SHORT PROBLEM -
Rewrite every line of the records below, replacing each "hill slope" with "slope of the hill" and changing nothing else. Leave the pictures out of your answer.

--- Start ---

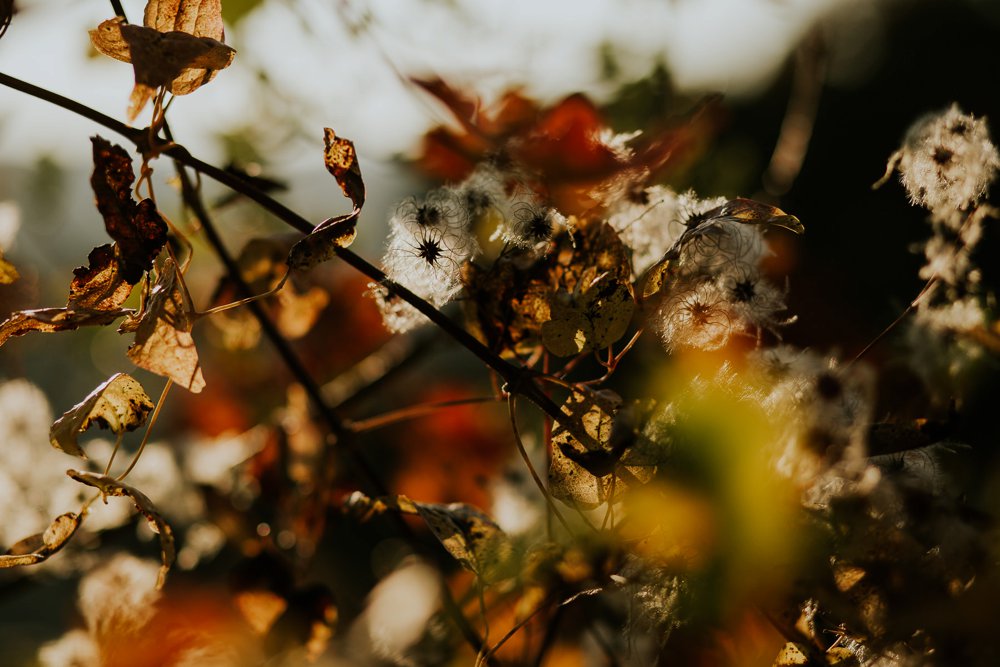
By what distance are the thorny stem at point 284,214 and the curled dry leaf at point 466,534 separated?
0.08m

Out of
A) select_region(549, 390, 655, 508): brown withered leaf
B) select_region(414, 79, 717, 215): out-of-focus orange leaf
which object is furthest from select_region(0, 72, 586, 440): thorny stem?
select_region(414, 79, 717, 215): out-of-focus orange leaf

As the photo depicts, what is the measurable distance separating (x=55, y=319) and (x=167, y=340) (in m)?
0.05

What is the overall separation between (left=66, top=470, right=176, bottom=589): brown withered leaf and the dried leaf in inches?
7.5

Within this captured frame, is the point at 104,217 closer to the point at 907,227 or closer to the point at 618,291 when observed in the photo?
the point at 618,291

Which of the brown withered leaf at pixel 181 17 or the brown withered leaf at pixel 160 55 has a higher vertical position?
the brown withered leaf at pixel 181 17

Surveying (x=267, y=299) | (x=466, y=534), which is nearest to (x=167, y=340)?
(x=466, y=534)

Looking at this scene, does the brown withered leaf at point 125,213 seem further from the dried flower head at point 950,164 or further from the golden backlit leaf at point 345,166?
the dried flower head at point 950,164

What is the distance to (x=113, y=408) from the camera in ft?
1.14

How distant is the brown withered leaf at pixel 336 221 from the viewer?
32 centimetres

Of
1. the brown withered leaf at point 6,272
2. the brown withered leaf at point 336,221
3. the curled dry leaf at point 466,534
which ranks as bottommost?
the curled dry leaf at point 466,534

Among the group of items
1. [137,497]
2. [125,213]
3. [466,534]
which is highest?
[125,213]

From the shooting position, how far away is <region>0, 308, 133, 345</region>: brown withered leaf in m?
0.32

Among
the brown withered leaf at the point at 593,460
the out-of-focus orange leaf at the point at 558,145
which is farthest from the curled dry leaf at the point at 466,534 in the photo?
the out-of-focus orange leaf at the point at 558,145

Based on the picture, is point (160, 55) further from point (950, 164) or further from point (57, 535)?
point (950, 164)
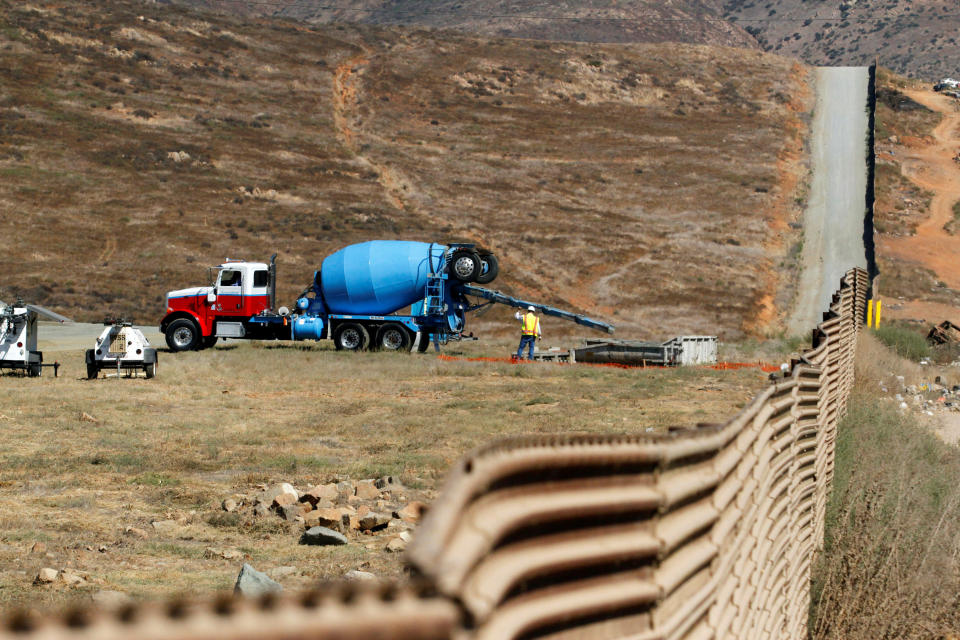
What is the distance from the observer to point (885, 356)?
2228 centimetres

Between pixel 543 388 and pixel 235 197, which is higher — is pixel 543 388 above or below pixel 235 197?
below

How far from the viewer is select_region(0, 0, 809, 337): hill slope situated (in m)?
51.4

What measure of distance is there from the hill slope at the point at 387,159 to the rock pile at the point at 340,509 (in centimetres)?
3307

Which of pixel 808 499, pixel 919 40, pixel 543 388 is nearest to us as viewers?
pixel 808 499

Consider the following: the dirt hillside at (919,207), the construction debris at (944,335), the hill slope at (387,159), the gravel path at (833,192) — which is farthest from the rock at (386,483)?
the dirt hillside at (919,207)

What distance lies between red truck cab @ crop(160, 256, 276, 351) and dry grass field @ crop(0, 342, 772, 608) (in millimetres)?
2936

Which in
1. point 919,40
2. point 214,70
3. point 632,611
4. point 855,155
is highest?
point 919,40

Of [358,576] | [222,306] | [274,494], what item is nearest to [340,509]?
[274,494]

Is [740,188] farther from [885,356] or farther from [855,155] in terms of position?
[885,356]

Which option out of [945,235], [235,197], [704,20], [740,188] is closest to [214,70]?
[235,197]

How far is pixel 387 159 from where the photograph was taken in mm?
70500

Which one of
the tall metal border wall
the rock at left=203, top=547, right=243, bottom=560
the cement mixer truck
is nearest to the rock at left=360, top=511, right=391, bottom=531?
the rock at left=203, top=547, right=243, bottom=560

--- End ---

RESULT FOR THIS EXERCISE -
By what distance are the thorny stem at point 284,214 and the curled dry leaf at point 466,534 separated?
0.08m

Out of
A) select_region(549, 390, 655, 508): brown withered leaf
B) select_region(414, 79, 717, 215): out-of-focus orange leaf
which object is furthest from select_region(0, 72, 586, 440): thorny stem?
select_region(414, 79, 717, 215): out-of-focus orange leaf

As the photo depicts, what is the measurable distance separating (x=55, y=319) and (x=167, y=340) (in m)?
0.05

What is the overall separation between (left=66, top=470, right=176, bottom=589): brown withered leaf and the dried leaf in inches?
7.5

Within this captured frame, is the point at 104,217 closer to the point at 907,227 or closer to the point at 618,291 when observed in the photo?
the point at 618,291

Which of the brown withered leaf at pixel 181 17 or the brown withered leaf at pixel 160 55 has a higher vertical position?
the brown withered leaf at pixel 181 17

Surveying (x=267, y=299) | (x=466, y=534), which is nearest to (x=167, y=340)?
(x=466, y=534)

Looking at this scene, does the brown withered leaf at point 125,213 seem further from the dried flower head at point 950,164 or further from the golden backlit leaf at point 345,166?
the dried flower head at point 950,164

What is the distance to (x=113, y=408) from the camera in ft?
1.14

How distant is the brown withered leaf at pixel 336 221 from the viewer?
32 centimetres

Of
1. the brown withered leaf at point 6,272
2. the brown withered leaf at point 336,221
3. the curled dry leaf at point 466,534
which ranks as bottommost?
the curled dry leaf at point 466,534

Among the group of items
1. [137,497]
2. [125,213]
3. [466,534]
which is highest?
[125,213]

From the shooting position, how far away is <region>0, 308, 133, 345</region>: brown withered leaf in m?
0.32

Among
the brown withered leaf at the point at 593,460
the out-of-focus orange leaf at the point at 558,145
which is farthest from the curled dry leaf at the point at 466,534 in the photo?
the out-of-focus orange leaf at the point at 558,145

Based on the picture, is point (160, 55) further from point (950, 164) or further from point (57, 535)?
point (950, 164)
What is the distance from the observer to point (885, 356)?
2228 centimetres

Between pixel 543 388 and pixel 235 197, which is higher — is pixel 543 388 above or below pixel 235 197?
below

How far from the viewer is select_region(0, 0, 809, 337): slope of the hill situated (in m)?
51.4

What measure of distance is there from the slope of the hill at the point at 387,159 to the rock pile at the point at 340,509 (in centimetres)?
3307

Which of pixel 808 499, pixel 919 40, pixel 543 388 is nearest to us as viewers?
pixel 808 499

Consider the following: the dirt hillside at (919,207), the construction debris at (944,335), the slope of the hill at (387,159), the gravel path at (833,192) — which is farthest from the rock at (386,483)?
the dirt hillside at (919,207)

What distance lies between red truck cab @ crop(160, 256, 276, 351) and dry grass field @ crop(0, 342, 772, 608) (in millimetres)?
2936

Which in
1. point 919,40
2. point 214,70
3. point 632,611
4. point 855,155
is highest?
point 919,40

Of [358,576] | [222,306] | [274,494], what item is nearest to [340,509]?
[274,494]

Is [740,188] farther from [885,356] or farther from [855,155] in terms of position?
[885,356]

Which option out of [945,235], [235,197], [704,20], [740,188] is closest to [214,70]?
[235,197]

How far is pixel 387 159 from where the photograph was taken in mm?
70500

Which one of
the tall metal border wall
the rock at left=203, top=547, right=243, bottom=560
the cement mixer truck
is nearest to the rock at left=360, top=511, right=391, bottom=531?
the rock at left=203, top=547, right=243, bottom=560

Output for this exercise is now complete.